:: Text section ::
----

Absurd Amounts of ResearchWhen a B-52 Is Your Setting
Monday, January 26, 2026 8:58 am
When I learned that the Pentagon was upgrading the B-52 yet again, with an eye to its perdurance through the 2050s, I realized I wanted to write a story about a future B-52.
Very early on I hit on the awesome title "BUFF of Theseus." "BUFF" is the nickname of the B-52. It means "Big Ugly Fat Fucker," though the prissy Pentagon reports it as "Fella."
Like most of my ideas, this one lounged about my idea pool for a while. I really liked it, though, and soon began researching the B-52, so that my story would be accurate.
I've probably complained before, that for a guy like me who works in the short forms of stories, forms that should simply blossom from my brain, I find myself researching all the time, as if I were, like John Jakes or James Michener, a producer of doorstoppers. This is due to my stories always involving things far from my boring life.
In any event, I watched YouTube vids, queried Grok, and read online reminiscences of B-52 crewmen. I printed out ~40 pages of info that I reviewed and highlighted. You'd think I was writing a term paper. (I had to do the same sort of things for my Bato stories, which are set in the 3rd-century Roman Empire.)

----

:: Record set ::
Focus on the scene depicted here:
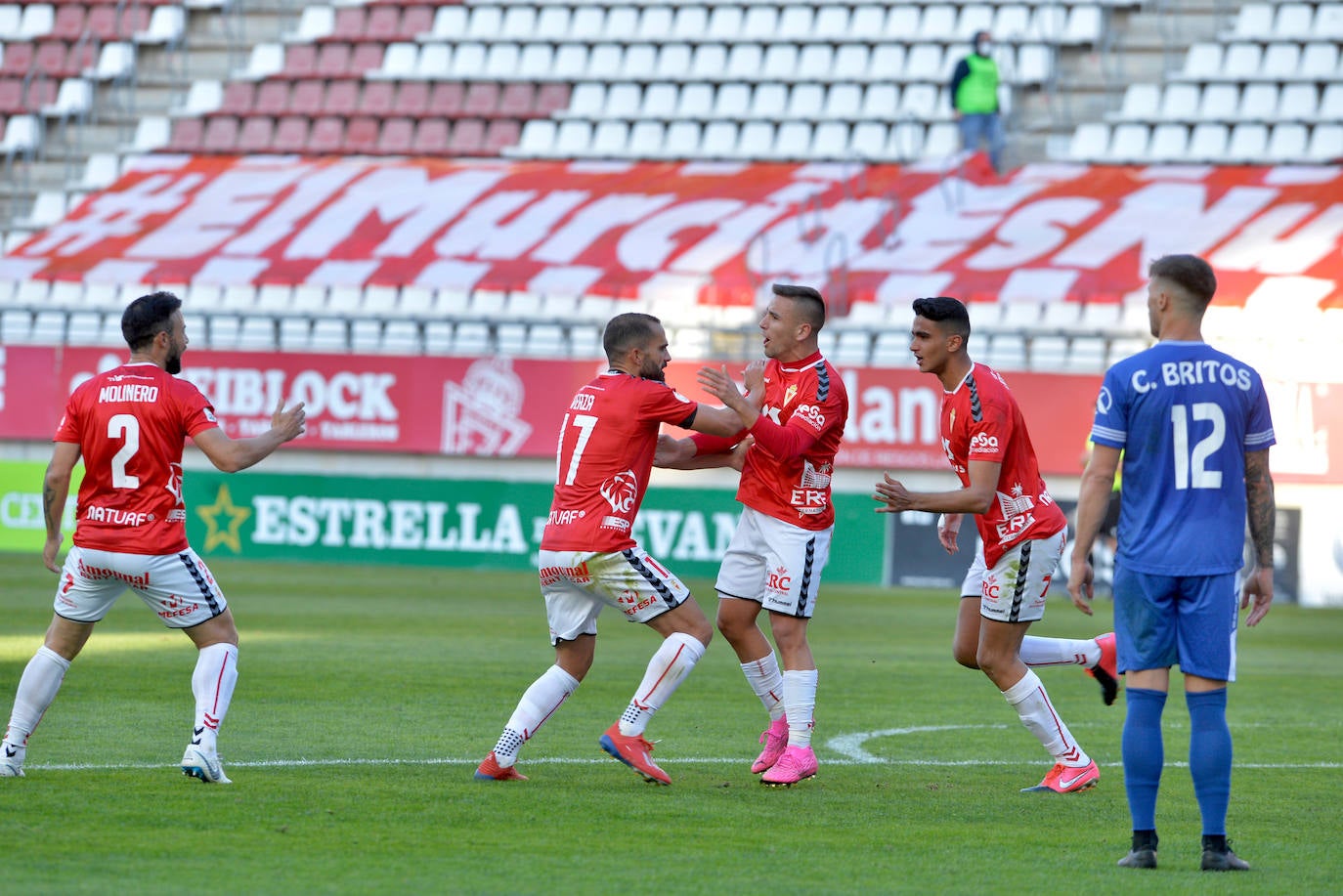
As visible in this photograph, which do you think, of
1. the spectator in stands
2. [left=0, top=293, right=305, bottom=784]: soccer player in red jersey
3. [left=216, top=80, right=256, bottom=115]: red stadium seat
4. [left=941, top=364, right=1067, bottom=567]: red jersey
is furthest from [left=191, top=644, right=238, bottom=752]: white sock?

----

Repeat the post about researching the B-52 word for word, from start to end. The records were drawn from a separate source.

Absurd Amounts of ResearchWhen a B-52 Is Your Setting
Monday, January 26, 2026 8:58 am
When I learned that the Pentagon was upgrading the B-52 yet again, with an eye to its perdurance through the 2050s, I realized I wanted to write a story about a future B-52.
Very early on I hit on the awesome title "BUFF of Theseus." "BUFF" is the nickname of the B-52. It means "Big Ugly Fat Fucker," though the prissy Pentagon reports it as "Fella."
Like most of my ideas, this one lounged about my idea pool for a while. I really liked it, though, and soon began researching the B-52, so that my story would be accurate.
I've probably complained before, that for a guy like me who works in the short forms of stories, forms that should simply blossom from my brain, I find myself researching all the time, as if I were, like John Jakes or James Michener, a producer of doorstoppers. This is due to my stories always involving things far from my boring life.
In any event, I watched YouTube vids, queried Grok, and read online reminiscences of B-52 crewmen. I printed out ~40 pages of info that I reviewed and highlighted. You'd think I was writing a term paper. (I had to do the same sort of things for my Bato stories, which are set in the 3rd-century Roman Empire.)